— Start of PAGE EXCERPT —

Brent Ozar: Yeah, I vaguely remember that during the release process, like it worked in SSMS but the ALTER didn’t work, like the ALTER DATABASE didn’t work. I think people thought, “It’s not going to work when it finally releases,” like that they’re going to yank 2005 compat. But I’m pretty sure it still does work because I distribute Stack Overflow in that format too and Doug was asking questions about that this week. It should work fine. I don’t know if it runs in 2016, if 2005 compat mode runs in 2016. No clue. And who the hell would use that? Why would I swear in the middle of a podcast? Who knows. Don’t do that. Don’t do that. By that, I mean 2005 compat mode, not swearing. You should totally swear. You’re a grown person.

[Laughter]

Jessica Connors: All right, Abdullah asks or states he’s in progress building a DR site on a multisite topology. Any recommendation for SAN replication?

Erik Darling: The fast one.

Tara Kizer: It’s going to be expensive.

Brent Ozar: And the cheap one.

[Laughter]

Brent Ozar: Yeah, you don’t get much of a choice. It’s whatever brand your SAN supports. I think EMC makes stuff as well, like appliances that will do between SANS. But cha-ching.

Erik Darling: Also make sure that you are deleting old snapshots and copies because you can find yourself—depending on like how big these copies are, deleting them could take a very long time so you want to make sure that you have enough room to both copy and have other stuff being deleted off. Because deleting 20 terabytes of SAN replication snapshots is time consuming no matter what.

— End of PAGE EXCERPT —
— Start of LISTED RECORDS —

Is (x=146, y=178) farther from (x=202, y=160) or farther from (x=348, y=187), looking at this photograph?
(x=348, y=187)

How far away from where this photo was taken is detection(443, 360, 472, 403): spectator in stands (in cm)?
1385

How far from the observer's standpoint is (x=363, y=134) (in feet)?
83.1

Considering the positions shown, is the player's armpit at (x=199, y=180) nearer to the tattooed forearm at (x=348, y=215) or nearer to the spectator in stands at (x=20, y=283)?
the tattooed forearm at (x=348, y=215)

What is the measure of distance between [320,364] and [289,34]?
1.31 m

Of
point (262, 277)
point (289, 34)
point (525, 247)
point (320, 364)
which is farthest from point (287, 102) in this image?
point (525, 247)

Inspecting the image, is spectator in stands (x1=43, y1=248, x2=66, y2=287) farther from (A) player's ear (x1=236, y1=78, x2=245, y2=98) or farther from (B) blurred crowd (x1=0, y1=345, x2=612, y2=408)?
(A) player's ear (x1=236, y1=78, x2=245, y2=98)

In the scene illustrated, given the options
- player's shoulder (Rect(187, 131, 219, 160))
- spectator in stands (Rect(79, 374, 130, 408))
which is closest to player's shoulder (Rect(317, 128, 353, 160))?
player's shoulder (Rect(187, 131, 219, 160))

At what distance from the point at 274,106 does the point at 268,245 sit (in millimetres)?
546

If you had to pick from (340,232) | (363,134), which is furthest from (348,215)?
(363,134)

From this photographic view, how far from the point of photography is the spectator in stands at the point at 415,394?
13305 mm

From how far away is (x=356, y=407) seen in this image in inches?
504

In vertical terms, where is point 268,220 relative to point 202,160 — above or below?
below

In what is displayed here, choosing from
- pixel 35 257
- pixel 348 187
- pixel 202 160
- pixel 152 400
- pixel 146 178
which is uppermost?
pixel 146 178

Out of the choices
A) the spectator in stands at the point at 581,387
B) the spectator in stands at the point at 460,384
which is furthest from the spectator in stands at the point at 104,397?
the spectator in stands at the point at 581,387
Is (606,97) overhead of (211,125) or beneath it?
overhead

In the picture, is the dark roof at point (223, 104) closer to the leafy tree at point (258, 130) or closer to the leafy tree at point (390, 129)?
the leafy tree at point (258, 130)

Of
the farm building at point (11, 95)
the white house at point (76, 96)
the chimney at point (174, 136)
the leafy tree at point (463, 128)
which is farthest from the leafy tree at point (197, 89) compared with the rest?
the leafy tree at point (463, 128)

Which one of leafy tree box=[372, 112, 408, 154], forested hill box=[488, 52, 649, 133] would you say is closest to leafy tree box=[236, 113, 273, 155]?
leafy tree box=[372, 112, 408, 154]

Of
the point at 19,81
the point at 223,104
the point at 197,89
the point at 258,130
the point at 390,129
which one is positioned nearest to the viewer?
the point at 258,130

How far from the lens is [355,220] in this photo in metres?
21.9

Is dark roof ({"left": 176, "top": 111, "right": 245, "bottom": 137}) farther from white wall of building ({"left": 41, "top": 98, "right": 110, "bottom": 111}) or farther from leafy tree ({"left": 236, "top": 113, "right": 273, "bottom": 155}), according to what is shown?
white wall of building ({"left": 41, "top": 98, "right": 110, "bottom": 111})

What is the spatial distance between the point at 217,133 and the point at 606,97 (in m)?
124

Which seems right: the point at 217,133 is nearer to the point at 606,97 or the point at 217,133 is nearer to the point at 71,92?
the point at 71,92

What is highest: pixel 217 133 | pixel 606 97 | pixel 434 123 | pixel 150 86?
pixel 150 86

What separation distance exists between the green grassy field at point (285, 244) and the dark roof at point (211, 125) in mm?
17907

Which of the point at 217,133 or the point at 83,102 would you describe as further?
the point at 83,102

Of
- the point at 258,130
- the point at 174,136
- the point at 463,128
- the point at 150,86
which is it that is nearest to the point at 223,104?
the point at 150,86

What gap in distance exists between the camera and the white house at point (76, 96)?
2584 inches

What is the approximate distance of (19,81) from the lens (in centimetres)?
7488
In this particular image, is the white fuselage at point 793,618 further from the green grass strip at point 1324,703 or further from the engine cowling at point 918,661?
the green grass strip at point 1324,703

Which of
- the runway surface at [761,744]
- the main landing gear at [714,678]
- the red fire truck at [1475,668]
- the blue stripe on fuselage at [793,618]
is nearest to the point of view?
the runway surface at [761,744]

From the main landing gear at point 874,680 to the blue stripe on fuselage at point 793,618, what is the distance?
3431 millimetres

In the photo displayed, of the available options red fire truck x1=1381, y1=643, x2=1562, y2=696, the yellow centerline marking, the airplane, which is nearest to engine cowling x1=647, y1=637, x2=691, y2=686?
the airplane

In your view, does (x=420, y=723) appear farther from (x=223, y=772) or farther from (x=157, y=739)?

— End of LISTED RECORDS —

#### GIVEN INSTRUCTION 1:
In the podcast transcript, what does Erik Darling warn can take a very long time?
#### GIVEN INSTRUCTION 2:
Write a continuation of the podcast transcript, starting right after its final sentence.

#### EXPECTED ANSWER 1:
Deleting old SAN replication snapshots and copies, since deleting 20 terabytes of them is time consuming no matter what.

#### EXPECTED ANSWER 2:
Jessica Connors: All right, well I guess while we’re on the topic of that, do we like async DB mirroring as a DR strategy?

Tara Kizer: Yes.

Erik Darling: Yes.

Tara Kizer: I do. I used it for years. So when I joined a company three years ago, we were on SQL 2000 using log shipping and only upgraded 2005. We were relieved to get rid of log shipping just due to the amount of work it took to failover to DR site for a lot of servers. It was a lot of work. We were real excited about mirroring. We used asynchronous mirroring between our two sides. There was about 300 miles apart. We could not have done synchronous database mirroring because of the drastic performance degradation that you would have. But async mirroring worked great. We failed over to the DR site regularly, two, three times a year. Ran production out of it for a few weeks then failed back with it. It works great. All you have to do is when you want to failover, set it to synchronous mode, let it catch up, then do your failover and set it back to async.

Jessica Connors: There’s a Trump DBA handle on Twitter. Are you guys familiar with this?

Bret Ozar: Yes. I encourage humor in the SQL Server community. It’s not me doing it. That’s somebody else doing it. But I’m always like, if people want to have fun, that’s kind of cool.

Jessica Connors: What about DBA Reactions? Are you still involved with that?

Brent Ozar: I am. I took a brief hiatus from it while other people kept submitting stuff. Other people were submitting so many things. So I just went in and approved them all the time. Then of course I fell back in love with GIFs. I’m like, “Oh, let me go in and look and see because it’s been a while.” Oh my god, there’s so many good GIFs these days. So I started queueing them up again. I think I’ve already gotten them written through most of next week.

Jessica Connors: Oh, so you’re still doing that.

Brent Ozar: Yeah, I love it. I have a disturbing amount of fun with it.

Jessica Connors: They used to get a newsletter, the DBA Reactions.

Brent Ozar: I cut it back to like only once a week. It was going Tuesdays and Thursdays. Now it’s down to either just Tuesday or Thursday, I forget which one because I didn’t want to overwhelm people’s email boxes. There are like 5,000 people signed up to get this in their email box every week.

Jessica Connors: Yeah. I remember the time that somebody called for SQL Critical Care and they’re like “I heard about you guys from DBA Reactions. I love … I’m like, “we made a sale.”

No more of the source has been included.